WORK TO COMPLETE:
A – Rewrite the part of the forum thread that begins at the words "The tyre explodes" and stops after "your money back!", putting "205mph" in place of "210mph".
B – In the forum thread, what would OS Giken try to do, and at what cost?
C – Can you sum up the forum thread in three sentences?

RB has been very kind to state they would supply at cost(same again) or OS Giken would try and Improve on the Unit *at a cost of nearly 5k*, however reiterating still no guarantee it would hold



To me that's like saying, buy this tyre and it's good for very high speed, and is better than fitted, your OEMs were ok for 197mph, so you buy 

The tyre explodes at 210mph , is it your fault, because you were doing the speed? Now the Manufacturer said No worries buy this one, and have another go , but we cant promise Lol

Have we made the most Powerful GTR in the world using this Product ? 

I think we need to know, Just think on ,what if it were your money!


----------



## MattGTR750 (Apr 26, 2012)

F**K OS GIKEN hope you get your money back!


----------



## MIKEGTR (Jul 8, 2005)

[email protected] said:


> Enshiu WTF !
> How is this good News?
> kk


Ignore him Kev he has tooth in brain


----------



## alex_123_fra (Mar 26, 2008)

It is unfortunate that you didn't get your money back but if OS Giken had obliged, I suspect that would have put them at considerable risk. If I were them, I would have paid back just out of goodwill towards the customer.

Not entirely sure many companies will be guaranteeing their parts (diff, clutch or otherwise) against failure at 1000+ hp. They may say we "rate this product up to x level of torque". There is still a comparatively high change of failure purely due to the forces involved and that is not even getting into the argument about what constitutes abuse of a setup or part. Even if a spec existed and you took them to court, they would still argue around your use of the setup (Adam will of course know much more about this).

Without meaning to sound heartless, if I were spending so much on an enormous level of modification, I wouldn't expect any money back if something broke unless it came with a very specific warranty and I had a legitimate claim. The reality is, stuff just has a high chance of breaking at such levels of tune. The fact that OEM parts remained fine in this case is irrelevant and purely chance.


----------



## johnhanton57 (May 2, 2009)

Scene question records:
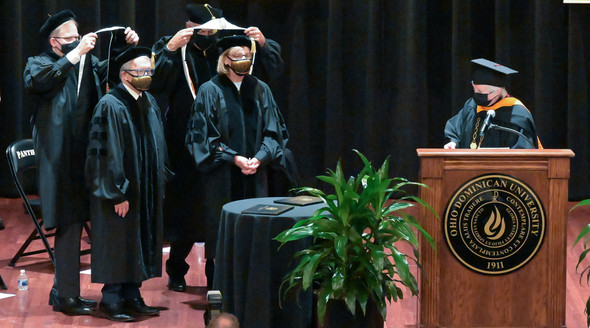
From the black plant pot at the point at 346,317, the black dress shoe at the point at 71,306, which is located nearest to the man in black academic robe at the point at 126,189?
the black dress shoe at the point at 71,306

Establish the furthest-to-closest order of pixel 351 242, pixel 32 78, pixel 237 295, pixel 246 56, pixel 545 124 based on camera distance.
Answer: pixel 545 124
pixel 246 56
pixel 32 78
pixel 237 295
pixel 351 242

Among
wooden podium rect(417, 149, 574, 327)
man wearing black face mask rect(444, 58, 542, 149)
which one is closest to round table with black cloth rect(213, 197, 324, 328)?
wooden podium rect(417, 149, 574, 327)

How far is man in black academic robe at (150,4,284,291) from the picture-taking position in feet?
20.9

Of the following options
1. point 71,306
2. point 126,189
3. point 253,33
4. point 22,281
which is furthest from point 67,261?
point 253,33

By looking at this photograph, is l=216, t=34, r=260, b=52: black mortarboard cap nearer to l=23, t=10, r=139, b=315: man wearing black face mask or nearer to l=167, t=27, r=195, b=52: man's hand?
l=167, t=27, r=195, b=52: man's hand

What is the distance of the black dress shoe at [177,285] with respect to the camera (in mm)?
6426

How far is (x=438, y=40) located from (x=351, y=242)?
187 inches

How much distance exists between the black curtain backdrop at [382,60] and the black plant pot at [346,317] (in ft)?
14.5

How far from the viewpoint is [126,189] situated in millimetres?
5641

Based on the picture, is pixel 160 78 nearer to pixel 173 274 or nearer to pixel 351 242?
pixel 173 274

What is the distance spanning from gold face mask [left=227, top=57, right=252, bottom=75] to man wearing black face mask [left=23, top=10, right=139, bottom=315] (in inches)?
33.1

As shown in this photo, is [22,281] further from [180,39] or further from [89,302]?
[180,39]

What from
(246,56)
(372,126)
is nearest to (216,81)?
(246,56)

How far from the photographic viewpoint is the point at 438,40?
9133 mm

THE RESULTS:
A –
The tyre explodes at 205mph , is it your fault, because you were doing the speed? Now the Manufacturer said No worries buy this one, and have another go , but we cant promise Lol

Have we made the most Powerful GTR in the world using this Product ? 

I think we need to know, Just think on ,what if it were your money!


----------



## MattGTR750 (Apr 26, 2012)

F**K OS GIKEN hope you get your money back!

B – OS Giken would try to improve on the unit at a cost of nearly 5k.

C – One poster reports that RB offered to supply the part again at cost, or that OS Giken would try to improve the unit for nearly 5k with no guarantee it would hold, and likens this to a tyre maker selling another tyre after one explodes while promising nothing. Another poster hopes the money is refunded. A third argues that few companies guarantee parts against failure at 1000+ hp and that breakage is likely at such levels of tune, so no money back should be expected without a specific warranty and a legitimate claim.